Everyone asks, so I might as well answer the question now…it’s pronounced shoe-nan-tu-nich.
I arrived at the Mopan River crossing, about 9am, where a hand-cranked ferry took me across. I opted to walk to the ruin rather than take the cab up the hill. I didn’t realize how eerie the walk up the road would feel. I kind of assumed that other people would be walking up there or at least cars would pass me once in a while, but nope. It was just me and the cows and at one point a group of fully armed military guys jogging down the hill.
It didn’t seem any less eerie when I arrived at the ruin. There were a few people where I paid my entrance fee, but then I was all alone amongst the towering structures. Well…almost alone…there was a guy with a machete hacking brush off of one of the hills that had not been excavated yet. I hiked up the tallest structure and sat down for a bit to enjoy the cool breeze. I could see the jungle of Guatemala from there as well as the city of San Ignacio.
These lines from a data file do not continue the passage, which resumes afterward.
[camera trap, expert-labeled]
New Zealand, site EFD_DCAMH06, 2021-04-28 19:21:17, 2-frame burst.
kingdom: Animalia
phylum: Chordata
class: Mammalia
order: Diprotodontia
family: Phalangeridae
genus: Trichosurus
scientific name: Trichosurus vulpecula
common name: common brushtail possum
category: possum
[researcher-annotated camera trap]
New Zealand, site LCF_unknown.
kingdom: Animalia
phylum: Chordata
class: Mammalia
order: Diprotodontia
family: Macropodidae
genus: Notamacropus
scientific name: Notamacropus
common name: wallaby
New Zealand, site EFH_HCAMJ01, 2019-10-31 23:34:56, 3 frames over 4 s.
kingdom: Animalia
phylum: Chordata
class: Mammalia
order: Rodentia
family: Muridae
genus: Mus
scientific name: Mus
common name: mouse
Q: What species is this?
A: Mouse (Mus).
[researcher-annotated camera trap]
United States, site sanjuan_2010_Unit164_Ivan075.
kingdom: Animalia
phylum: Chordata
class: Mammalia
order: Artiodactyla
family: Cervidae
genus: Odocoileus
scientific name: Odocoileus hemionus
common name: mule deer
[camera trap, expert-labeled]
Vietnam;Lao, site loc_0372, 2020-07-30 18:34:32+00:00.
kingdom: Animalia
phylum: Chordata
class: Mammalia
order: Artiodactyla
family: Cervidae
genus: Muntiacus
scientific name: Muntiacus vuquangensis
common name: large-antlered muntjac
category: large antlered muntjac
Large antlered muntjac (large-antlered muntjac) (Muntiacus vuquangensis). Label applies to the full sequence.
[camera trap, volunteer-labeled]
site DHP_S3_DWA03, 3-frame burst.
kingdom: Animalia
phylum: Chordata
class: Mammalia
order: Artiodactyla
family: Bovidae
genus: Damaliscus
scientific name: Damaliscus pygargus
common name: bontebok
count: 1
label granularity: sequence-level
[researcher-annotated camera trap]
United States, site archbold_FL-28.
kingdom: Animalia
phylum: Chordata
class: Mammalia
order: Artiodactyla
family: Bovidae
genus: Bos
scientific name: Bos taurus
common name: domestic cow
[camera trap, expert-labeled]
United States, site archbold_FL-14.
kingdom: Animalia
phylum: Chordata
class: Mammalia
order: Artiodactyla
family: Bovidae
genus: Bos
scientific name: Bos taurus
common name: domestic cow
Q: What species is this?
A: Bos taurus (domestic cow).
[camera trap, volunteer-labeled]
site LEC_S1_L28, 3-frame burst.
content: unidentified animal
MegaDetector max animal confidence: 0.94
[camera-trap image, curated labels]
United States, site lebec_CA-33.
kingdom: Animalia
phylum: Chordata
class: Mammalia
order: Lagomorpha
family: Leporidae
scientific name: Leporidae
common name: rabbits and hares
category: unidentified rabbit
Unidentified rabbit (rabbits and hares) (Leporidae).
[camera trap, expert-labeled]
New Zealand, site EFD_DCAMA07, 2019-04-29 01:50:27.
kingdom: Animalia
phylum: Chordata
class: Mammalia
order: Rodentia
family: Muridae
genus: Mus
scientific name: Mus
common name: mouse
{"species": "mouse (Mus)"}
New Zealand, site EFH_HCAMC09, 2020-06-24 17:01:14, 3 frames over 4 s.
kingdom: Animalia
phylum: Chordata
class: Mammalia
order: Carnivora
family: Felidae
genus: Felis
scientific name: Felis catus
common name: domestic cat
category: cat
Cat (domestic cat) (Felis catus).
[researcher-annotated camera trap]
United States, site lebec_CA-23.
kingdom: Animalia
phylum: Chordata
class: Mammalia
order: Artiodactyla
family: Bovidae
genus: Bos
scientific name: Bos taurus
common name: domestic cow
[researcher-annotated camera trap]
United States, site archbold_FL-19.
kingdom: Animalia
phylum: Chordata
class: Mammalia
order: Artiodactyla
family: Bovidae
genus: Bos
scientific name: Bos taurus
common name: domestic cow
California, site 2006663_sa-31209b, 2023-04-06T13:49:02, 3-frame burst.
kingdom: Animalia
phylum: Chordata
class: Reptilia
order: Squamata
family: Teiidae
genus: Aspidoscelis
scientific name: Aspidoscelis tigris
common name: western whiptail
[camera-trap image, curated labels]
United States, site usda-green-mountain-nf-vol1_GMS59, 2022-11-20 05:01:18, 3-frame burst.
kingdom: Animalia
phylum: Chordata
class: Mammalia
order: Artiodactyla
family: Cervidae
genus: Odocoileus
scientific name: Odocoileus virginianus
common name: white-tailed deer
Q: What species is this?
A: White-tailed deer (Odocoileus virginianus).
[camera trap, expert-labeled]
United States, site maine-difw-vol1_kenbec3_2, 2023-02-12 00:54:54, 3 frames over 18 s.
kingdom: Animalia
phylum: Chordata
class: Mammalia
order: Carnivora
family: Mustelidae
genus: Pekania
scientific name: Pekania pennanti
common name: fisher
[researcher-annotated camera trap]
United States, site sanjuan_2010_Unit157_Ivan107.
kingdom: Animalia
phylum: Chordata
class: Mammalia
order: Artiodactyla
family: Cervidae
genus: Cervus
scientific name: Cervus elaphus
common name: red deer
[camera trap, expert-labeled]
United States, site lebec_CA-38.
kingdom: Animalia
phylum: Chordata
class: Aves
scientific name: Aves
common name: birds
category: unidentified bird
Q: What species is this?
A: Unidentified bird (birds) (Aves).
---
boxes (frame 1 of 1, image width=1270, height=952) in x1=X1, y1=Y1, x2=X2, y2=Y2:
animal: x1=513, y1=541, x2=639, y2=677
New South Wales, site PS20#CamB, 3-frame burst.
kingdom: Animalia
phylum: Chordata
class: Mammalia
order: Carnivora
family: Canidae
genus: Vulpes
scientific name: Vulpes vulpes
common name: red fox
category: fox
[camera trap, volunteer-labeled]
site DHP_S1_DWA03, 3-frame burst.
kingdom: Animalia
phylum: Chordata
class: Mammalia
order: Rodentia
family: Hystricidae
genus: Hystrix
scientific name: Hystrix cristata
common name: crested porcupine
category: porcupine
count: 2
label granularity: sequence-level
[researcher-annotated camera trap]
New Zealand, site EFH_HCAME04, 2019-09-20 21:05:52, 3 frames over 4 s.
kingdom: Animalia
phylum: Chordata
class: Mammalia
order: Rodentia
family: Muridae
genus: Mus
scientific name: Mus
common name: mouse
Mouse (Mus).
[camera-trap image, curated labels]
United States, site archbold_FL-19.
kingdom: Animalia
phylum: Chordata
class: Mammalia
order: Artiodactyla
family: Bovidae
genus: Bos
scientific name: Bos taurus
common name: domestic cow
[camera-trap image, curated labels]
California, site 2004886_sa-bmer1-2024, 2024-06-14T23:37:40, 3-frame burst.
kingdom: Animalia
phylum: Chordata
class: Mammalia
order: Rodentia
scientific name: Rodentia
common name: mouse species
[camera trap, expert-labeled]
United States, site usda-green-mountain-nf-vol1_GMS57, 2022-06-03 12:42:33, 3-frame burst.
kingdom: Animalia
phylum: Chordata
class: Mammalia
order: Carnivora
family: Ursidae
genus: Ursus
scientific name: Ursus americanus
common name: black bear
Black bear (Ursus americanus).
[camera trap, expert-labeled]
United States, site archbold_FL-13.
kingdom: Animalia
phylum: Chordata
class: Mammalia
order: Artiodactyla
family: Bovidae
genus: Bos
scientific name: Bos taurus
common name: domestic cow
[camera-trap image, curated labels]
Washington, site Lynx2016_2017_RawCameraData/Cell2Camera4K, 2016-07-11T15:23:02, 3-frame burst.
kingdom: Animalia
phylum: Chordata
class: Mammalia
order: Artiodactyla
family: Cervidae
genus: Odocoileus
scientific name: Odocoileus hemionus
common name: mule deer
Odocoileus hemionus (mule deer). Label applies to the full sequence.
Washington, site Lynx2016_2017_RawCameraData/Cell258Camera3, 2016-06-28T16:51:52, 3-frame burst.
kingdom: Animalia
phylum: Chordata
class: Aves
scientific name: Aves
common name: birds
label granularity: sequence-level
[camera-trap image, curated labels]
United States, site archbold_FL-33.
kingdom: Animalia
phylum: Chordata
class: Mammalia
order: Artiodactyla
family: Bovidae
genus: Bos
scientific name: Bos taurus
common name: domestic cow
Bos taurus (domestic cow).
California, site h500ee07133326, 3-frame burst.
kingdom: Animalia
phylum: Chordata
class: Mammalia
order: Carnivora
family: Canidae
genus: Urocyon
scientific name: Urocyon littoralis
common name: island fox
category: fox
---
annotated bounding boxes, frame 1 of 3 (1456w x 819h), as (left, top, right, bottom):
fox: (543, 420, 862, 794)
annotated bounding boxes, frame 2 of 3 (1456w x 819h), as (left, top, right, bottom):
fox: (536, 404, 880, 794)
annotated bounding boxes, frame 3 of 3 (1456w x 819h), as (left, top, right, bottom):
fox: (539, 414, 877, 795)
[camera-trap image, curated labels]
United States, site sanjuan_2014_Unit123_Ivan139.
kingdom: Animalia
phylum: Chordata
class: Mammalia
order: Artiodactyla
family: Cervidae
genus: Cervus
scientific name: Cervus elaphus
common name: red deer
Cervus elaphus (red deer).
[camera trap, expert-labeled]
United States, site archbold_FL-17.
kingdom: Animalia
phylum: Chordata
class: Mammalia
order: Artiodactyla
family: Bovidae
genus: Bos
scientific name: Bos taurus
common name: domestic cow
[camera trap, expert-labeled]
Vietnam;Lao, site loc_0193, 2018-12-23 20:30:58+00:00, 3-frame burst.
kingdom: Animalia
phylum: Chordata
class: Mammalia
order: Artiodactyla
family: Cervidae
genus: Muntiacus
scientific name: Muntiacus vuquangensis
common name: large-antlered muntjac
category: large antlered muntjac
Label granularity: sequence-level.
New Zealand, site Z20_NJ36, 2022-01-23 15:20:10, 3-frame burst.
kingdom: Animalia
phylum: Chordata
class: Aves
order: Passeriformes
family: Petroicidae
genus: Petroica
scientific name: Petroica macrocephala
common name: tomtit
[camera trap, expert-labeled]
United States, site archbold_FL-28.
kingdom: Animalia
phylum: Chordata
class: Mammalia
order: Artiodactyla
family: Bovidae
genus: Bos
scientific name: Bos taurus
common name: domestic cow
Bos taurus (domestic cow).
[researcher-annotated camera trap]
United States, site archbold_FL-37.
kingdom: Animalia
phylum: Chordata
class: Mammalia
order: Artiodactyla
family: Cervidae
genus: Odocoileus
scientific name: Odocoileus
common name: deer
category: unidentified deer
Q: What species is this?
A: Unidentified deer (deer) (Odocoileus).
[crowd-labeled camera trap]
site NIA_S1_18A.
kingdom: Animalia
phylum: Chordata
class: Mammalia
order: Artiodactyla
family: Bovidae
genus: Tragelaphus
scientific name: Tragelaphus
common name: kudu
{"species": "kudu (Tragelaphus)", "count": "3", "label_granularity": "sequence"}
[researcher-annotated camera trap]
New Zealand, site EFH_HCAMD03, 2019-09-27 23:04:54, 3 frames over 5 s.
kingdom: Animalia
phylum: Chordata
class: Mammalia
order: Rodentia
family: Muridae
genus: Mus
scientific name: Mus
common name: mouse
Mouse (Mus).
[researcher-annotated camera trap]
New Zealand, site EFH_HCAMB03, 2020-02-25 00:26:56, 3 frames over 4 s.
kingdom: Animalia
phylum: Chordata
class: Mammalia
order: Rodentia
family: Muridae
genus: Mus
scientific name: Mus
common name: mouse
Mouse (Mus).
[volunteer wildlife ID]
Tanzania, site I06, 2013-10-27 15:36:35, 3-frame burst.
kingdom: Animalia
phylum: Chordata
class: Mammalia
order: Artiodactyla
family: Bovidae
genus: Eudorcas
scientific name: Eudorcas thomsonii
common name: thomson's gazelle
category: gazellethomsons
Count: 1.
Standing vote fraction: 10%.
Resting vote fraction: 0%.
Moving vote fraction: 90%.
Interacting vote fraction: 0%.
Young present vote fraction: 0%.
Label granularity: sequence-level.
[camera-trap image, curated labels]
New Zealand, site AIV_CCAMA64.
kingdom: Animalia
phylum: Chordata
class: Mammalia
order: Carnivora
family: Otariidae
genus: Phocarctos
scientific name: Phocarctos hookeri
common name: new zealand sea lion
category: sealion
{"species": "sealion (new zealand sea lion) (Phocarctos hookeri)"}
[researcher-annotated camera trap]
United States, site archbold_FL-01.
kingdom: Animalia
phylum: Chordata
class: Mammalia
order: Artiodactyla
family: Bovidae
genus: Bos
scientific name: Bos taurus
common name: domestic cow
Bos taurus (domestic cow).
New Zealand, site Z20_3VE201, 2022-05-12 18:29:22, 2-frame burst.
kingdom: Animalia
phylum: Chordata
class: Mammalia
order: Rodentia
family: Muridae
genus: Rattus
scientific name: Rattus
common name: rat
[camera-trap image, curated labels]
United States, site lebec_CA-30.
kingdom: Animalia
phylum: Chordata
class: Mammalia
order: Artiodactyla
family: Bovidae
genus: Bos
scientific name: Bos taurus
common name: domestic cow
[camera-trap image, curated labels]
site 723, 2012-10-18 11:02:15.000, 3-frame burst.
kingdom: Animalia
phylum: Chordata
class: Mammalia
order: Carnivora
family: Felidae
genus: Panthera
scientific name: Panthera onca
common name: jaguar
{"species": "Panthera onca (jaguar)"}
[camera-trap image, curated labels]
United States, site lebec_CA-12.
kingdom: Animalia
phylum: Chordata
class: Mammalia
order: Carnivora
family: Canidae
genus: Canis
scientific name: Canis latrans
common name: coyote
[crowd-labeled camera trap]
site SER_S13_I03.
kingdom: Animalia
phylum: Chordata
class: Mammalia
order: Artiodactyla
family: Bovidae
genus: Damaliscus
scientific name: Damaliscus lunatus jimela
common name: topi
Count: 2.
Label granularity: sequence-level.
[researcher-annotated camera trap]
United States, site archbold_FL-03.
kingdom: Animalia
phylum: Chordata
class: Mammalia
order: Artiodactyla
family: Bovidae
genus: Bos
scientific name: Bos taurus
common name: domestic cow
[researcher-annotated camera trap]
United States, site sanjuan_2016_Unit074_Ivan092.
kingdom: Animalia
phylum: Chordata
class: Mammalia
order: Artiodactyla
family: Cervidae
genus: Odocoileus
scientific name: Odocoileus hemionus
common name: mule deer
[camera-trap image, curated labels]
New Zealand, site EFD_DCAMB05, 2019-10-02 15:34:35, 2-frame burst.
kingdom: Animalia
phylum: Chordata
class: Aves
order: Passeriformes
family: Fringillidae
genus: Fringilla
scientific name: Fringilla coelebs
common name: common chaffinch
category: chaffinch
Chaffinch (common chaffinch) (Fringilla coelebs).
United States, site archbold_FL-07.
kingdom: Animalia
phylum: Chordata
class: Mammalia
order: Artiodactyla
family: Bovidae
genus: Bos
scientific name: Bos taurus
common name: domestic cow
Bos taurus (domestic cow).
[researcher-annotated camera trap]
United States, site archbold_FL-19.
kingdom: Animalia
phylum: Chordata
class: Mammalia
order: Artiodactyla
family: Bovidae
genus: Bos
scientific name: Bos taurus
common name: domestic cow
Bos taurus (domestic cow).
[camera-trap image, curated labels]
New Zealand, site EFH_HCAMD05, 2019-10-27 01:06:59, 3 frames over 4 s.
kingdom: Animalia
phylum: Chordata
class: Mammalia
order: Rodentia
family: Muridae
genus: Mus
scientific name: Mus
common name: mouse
Xunantunich seemed smaller or less excavated than the other ruins I had visited. The name Xunantunich means ‘Stone Lady’. Most of the structures date from the Maya Classic area of 200 to 900 BC. There is some evidence that Xunantunich was struck by an earthquake while it was inhabited and that earthquake may have been the reason it was abandoned. My favorite part of Xunantunich was the preserved frieze (see the pictures…amazing).
I realized that without a guide I didn’t get the rich history that I had at some of the other sites, but I still enjoyed Xunantunich very much.
After the self-guided tour, I headed back down the hill to catch the Mopan ferry but when I got there the ferry attendant decided to take a break so I hung out while he pulled out a milk crate to sit on and read. I didn’t mind…I was in Belize after all.
Next on my agenda for the day was lunch at Cahal Peche Resort. I had originally debated about staying there so I wanted to check it out. It was beautiful, but in the long run I was happy with my decision to stay at Midas Resort. Cahal Peche Resort is on a hill and has a great view, but I enjoy walking when on vacation and that hill would have been too daunting. As for lunch, I had to wait a bit for the cook to get back from running errands. Like most resorts in this area, guests were out and about during the day. The power was also still out, but since they are somewhat use to it, they have propane stoves and ovens. The waiter told me that he heard a construction team was the cause of the power outage.
I eventually got lunch and paid $10BZ to hang out at their pool for the day. I enjoyed lying in the sunshine, but the water was very cold…I mean refreshing.
I walked down the very long hill to town and just happened to find Caroline and Rachel at Mr. Greedys. The highlight was me ordering a rootbeer and them both trying it. Rachel’s reaction was so classic, she made a face as if she had just tasted one of the worse things ever. I don’t suspect either of them will drink rootbeer again.
I tried to do some gift buying, but there really wasn’t much to choose from. I did at least find a thimble for my collection. Eventually I headed back to Midas for the rest of the afternoon.
For my last dinner in San Ignacio I picked my go-to place, Hodes, again. I just had to have their yummy rice and beans and tortillas one more time.
I finished packing and although I was sad to be leaving San Ignacio, I was very excited to be heading to Caye Caulker.